Build Report: Hobbycraft 1/48 Avia S-199

nobbycraft-1-48-avia-s-199-israeli-messerschmitt-cover

When my son was still at home and building models, he used to tell me how enjoyable the Academy/Hobbycraft Me-109 variants were. He built several of them, and I decided that at some point I’d build one too.

One of his favorites was the Avia S-199, a Czech built Messerschmitt copy with a Junkers Jumo engine, made famous as the first fighter of the Israeli Air Force.

Though this is an older kit, it is a great build. It’s a no drama, glue and paint build that keeps a modeler sane in the hobby.

The kit cockpit is fairly basic, so I decided to use a True Details resin cockpit. The cockpit looked really nice, but as with so many resin cockpits, it was a “politician’s promise”. Sounds good at first, but in reality… not so much.

The sidewalls fit in pretty nicely, and the floor did too. But I made the mistake of using the aftermarket instrument panel- one of those photoetch and film monstrosities that I can never actually get glued in. It finally dawned on me to mount it to the sanded down kit IP, and use that as the mounting point. That little change worked out well. I also should have ordered a seat from Ultracast… dealing with the photoetch belts of the True Details set was another pain. (And I prefer pain free modeling…)

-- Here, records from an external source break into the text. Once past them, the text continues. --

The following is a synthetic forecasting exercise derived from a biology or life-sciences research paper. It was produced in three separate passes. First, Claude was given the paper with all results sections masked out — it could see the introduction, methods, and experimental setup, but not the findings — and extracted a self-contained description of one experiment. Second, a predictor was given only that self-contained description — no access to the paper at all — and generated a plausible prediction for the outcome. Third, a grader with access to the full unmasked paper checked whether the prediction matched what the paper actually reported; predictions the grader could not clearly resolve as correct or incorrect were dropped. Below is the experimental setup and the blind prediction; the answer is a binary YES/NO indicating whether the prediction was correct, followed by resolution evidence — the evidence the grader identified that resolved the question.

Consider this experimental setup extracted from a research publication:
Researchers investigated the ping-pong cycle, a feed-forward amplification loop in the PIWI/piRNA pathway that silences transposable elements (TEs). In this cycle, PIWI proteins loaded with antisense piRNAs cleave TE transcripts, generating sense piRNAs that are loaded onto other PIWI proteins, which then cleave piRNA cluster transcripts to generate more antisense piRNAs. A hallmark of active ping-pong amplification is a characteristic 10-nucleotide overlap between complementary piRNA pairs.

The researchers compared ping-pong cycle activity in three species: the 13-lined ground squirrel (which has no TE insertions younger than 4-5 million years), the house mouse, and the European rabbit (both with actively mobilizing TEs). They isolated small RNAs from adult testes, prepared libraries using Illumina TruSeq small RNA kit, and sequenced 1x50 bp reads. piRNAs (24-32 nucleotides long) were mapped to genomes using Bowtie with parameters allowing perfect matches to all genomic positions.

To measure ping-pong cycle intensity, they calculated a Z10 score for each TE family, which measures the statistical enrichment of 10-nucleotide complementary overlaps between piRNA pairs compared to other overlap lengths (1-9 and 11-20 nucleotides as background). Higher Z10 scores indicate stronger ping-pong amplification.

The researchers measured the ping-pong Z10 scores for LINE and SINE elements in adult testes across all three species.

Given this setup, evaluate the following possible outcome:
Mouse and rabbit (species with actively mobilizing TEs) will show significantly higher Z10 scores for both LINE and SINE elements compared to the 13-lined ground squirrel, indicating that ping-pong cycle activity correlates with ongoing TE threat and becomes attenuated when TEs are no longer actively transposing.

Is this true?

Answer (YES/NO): NO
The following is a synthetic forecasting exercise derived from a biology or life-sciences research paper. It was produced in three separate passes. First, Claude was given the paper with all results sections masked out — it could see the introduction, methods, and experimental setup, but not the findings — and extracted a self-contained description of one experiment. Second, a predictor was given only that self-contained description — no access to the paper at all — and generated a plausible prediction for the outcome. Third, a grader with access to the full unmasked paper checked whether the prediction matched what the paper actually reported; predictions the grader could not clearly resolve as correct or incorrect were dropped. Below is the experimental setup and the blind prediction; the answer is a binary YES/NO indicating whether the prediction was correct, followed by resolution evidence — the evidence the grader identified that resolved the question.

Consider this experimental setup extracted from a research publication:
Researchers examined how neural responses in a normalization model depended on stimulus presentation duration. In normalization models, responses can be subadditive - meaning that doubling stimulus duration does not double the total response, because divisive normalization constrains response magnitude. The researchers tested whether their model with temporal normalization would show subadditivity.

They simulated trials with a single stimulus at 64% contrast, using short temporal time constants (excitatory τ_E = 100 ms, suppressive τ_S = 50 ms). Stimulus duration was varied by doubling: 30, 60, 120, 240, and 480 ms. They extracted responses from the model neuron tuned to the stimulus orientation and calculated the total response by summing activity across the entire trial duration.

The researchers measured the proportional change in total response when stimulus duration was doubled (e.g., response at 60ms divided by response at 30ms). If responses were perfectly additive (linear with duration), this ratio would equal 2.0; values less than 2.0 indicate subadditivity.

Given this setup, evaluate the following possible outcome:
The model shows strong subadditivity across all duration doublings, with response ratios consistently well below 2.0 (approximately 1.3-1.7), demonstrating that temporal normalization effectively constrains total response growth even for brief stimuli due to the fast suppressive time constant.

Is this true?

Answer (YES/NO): YES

Despite the little annoyances, I got it all stuffed into the fuselage, which closed up nicely. The wings were added next with no problems whatsoever. With the tailplanes added, the kit was ready for paint.

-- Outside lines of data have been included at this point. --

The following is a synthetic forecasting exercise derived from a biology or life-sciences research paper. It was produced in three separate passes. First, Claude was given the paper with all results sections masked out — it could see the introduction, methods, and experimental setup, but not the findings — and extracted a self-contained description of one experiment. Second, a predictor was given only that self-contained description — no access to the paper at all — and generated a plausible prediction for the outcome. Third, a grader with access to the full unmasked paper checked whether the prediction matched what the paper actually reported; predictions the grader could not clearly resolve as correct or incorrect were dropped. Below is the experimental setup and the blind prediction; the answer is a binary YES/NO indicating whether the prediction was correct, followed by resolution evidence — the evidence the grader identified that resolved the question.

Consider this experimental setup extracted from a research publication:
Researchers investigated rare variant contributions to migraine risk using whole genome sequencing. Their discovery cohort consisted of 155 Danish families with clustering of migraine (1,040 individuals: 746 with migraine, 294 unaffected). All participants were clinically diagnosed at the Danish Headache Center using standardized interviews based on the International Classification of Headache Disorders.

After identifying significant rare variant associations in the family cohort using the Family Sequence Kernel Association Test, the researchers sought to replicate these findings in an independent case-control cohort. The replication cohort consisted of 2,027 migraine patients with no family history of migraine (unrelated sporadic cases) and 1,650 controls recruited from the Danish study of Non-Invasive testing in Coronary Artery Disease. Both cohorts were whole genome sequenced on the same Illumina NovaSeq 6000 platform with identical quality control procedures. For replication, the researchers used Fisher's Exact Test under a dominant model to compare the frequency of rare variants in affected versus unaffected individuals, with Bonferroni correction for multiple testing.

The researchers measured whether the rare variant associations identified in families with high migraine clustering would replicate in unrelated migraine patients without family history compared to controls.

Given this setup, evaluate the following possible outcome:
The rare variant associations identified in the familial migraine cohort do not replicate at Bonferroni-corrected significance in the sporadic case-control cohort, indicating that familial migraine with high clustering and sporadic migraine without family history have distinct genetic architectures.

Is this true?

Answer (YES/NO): NO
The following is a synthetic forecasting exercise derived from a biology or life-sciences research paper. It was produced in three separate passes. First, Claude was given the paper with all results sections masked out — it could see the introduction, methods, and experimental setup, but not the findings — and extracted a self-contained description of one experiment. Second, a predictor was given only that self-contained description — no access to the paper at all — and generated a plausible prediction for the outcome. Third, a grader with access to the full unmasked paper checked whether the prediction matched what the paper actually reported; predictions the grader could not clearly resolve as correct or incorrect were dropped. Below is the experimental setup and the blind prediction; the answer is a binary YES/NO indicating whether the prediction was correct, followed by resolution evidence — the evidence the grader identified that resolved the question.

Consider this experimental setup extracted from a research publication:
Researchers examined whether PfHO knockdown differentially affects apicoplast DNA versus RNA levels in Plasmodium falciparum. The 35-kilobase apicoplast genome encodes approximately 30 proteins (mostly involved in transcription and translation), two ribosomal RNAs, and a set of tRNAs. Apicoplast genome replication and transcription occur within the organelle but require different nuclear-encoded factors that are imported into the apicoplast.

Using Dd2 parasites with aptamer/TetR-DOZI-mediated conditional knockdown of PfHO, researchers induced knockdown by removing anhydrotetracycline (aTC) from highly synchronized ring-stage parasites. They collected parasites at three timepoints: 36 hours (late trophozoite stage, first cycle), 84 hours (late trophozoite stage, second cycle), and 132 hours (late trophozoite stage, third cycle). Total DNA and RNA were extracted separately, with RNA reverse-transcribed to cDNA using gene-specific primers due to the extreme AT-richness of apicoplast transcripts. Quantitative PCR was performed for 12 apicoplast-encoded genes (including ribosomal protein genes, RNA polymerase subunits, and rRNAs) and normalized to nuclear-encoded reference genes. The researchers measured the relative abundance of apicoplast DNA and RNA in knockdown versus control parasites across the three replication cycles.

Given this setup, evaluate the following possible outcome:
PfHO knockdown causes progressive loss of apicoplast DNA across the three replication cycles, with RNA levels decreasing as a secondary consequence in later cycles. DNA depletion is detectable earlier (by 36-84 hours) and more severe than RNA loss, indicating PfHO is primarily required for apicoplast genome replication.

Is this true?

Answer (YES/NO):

Not being familiar with the correct colors for an Israeli Avia S-199, I did a little research. After reading many discussions about exactly what it was, I finally came across a bit of info I thought made sense- mix Tamiya XF-22 and XF-49, add a few drops of white and call it done. I don’t know if the color is correct, but I know it was easy to mix, and I had the paints on hand. Good enough for me!

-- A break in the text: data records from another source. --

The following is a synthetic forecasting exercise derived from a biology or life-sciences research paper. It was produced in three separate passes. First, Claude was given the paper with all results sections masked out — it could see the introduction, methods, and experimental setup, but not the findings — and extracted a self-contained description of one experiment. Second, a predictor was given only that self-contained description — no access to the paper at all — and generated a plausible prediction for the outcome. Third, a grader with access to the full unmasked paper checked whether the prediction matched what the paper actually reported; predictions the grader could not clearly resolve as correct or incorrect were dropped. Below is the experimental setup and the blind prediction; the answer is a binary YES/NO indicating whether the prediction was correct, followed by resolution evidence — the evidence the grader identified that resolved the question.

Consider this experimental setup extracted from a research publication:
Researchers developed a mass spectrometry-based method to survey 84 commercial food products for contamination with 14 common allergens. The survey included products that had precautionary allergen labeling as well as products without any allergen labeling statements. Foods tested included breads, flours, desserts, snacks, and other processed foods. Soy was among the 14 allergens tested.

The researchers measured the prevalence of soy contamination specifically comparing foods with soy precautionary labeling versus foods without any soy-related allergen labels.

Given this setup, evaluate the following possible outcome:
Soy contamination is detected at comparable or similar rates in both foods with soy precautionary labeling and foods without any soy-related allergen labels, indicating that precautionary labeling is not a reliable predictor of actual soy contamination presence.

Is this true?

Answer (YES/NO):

After painting, I did some light paint chipping, a few oil streaks, and gave it a gloss coat of Future. I used the kit decals, and I was quite pleased at how nicely they worked. Not quite Cartograph, but if every kit had decals like this, I’d never complain.

The decals were sealed with more Future, a few more weathering touches were added, the dangly bits glued in place, and I called it done.

I really, really enjoyed building this kit, and I can highly recommend it to anyone at any skill level.